There are four pillars to our focus upon linguistic justice:
1. Antiracism: Rethinking practices that sort minority discourses to the bottom of the linguistic hierarchy and subject them to eradication pedagogy. We are particularly concerned with the stigmatization and oppression of Black language.
2. Translingualism: Integrating multilingual students into the academic community, and creating space for their evolving Englishes and practices that support them in their academic journeys and allow access to the value of their global perspectives.
3. Gender Inclusivity: Fostering a linguistic environment that creates more inclusive and affirming communities for gender-expansive individuals and continues to loosen the restrictions and limitations of gender normative and binary language conventions.
4. Disability Justice: Valuing differences and self-determination, creating access and accommodation, and working to find new language and reduce the harms of ableist language, we integrate disability perspectives into our research, messaging, policies and practices.

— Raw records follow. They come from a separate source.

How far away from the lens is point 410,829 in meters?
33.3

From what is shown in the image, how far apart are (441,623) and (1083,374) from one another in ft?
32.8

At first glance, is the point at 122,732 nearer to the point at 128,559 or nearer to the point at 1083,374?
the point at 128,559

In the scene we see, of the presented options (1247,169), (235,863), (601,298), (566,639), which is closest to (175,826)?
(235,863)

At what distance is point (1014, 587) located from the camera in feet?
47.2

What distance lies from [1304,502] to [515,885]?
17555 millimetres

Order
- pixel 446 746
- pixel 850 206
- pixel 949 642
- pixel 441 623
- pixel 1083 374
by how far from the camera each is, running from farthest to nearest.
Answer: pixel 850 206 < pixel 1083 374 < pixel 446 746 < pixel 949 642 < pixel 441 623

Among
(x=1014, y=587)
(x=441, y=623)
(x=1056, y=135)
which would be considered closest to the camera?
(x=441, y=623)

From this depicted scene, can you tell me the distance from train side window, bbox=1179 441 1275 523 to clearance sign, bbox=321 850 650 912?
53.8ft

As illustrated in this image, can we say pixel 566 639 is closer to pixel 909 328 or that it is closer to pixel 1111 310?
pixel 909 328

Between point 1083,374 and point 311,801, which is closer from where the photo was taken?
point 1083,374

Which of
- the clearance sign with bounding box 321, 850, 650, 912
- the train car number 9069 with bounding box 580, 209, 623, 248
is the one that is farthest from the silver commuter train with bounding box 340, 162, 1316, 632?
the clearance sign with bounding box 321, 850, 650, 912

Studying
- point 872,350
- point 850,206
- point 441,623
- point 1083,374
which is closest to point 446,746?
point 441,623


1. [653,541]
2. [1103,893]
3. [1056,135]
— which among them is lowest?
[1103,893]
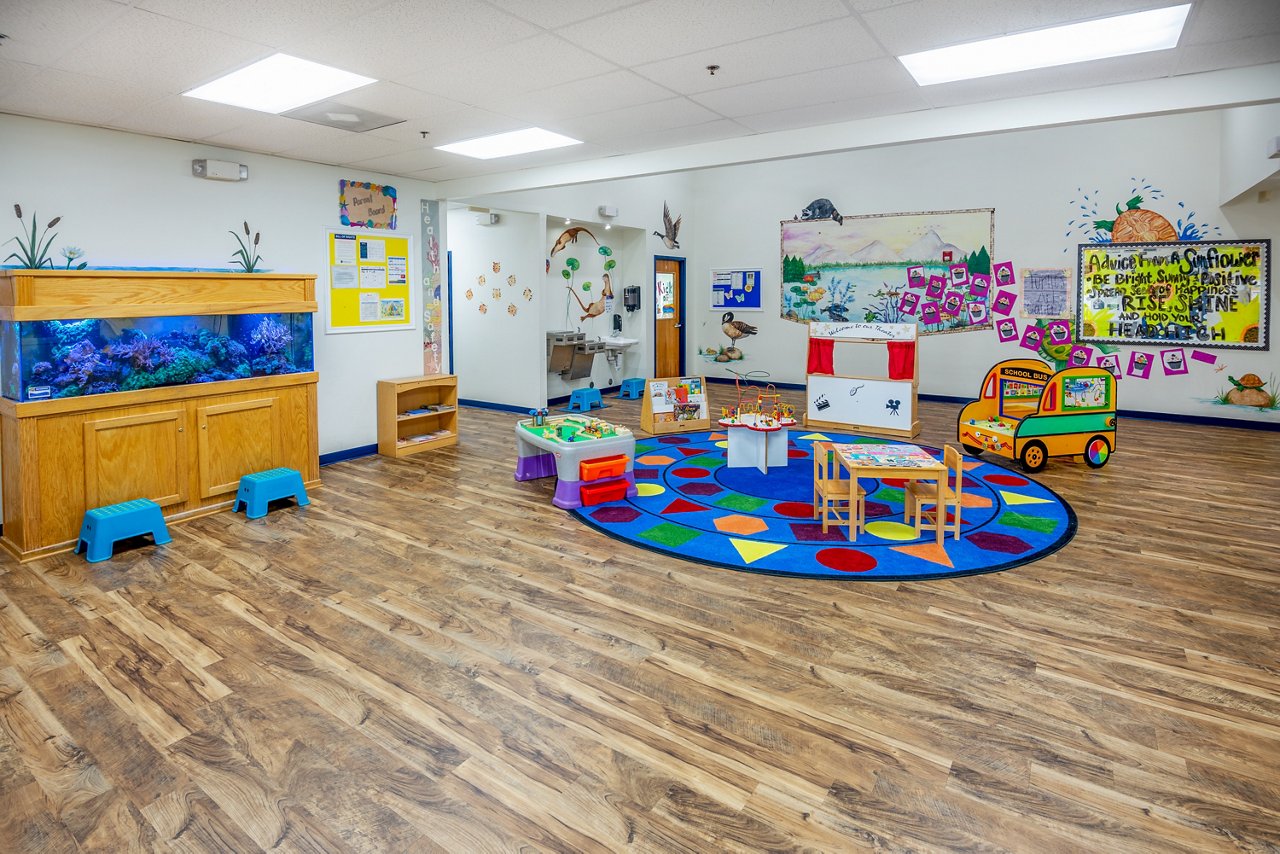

Through these areas of focus we work to build communities and learning spaces that are comfortable and affirming to all students and provide appropriate, responsive support for their developmental trajectories and the realization of their goals. We ask the campus community, what if each student were able to bring all their linguistic resources to their academic work? We assert that our community as a whole would benefit.
Through welcoming new members, honest dialogue, soliciting feedback, and ongoing research, our goal is to continually improve our ability to make our community work for everyone.
Learn more about our linguistic justice initiative here: its history, our statement, our plan, our events and the resources that have informed our approach. We will continue to focus upon the three pillars of linguistic justice and welcome your feedback along the way!
Our writing center is situated on the land in the territory of the Seneca Nation, a member of the Haudenosaunee Six Nations Confederacy, a region still home to the Haudenosaunee people. We are thankful that our community is situated in this territory and hope to contribute to its wellbeing through the dialogue that occurs here.